THIS year’s Cork Midsummer Festival was the first programmed by artistic director Tom Creed. Its biggest production was Parallel Cities, a suite of eight plays, each placing its audience in a different location, such as the street between two houses on Patrick’s Hill, Barry’s Tea, the Boole library, Kent railway station and the Maldron hotel.
Parallel Cities gave its audience an insight into how the city lives and breathes. It shed light on some familiar spaces, such as the reading room in the Boole. It engaged with the people of Cork, whether it be the long-time staff at Barry’s Tea or the immigrant workers in Hotel, whose stories were often heart-breaking: you wouldn’t leave your hotel room in a mess if you knew the maid was saving to be reunited with her infant daughter in Latvia.
Creed’s own production, Berlin Love Tour, brought its audience about the streets of Cork, re-imagined as the German capital. Its narrator was a tour guide, played by Hilary O’Shaughnessy, whose memories of a doomed romance intruded on her love-struck account of the city of Berlin.

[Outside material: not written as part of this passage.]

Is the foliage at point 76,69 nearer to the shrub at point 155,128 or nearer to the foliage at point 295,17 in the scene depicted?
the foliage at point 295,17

The perambulation about town was haunted by the figure of a busker, played by Ray Scannell, who performed Kraftwerk’s The Model and David Bowies’ Heroes, and other songs associated with Berlin. The production was a hit at Dublin Absolut Fringe in 2012, but was better suited to the streetscape of Cork. Its finale, on the rooftop of Paul St carpark, with Scannell joined by a choir on Blur’s Tender, was one of the most memorable moments of this year’s festival.
There were also plays for children. Kindur brought its young audience to Iceland. White opened minds and hearts, its two characters overcoming their obsession with white to allow the full spectrum of colour into their lives.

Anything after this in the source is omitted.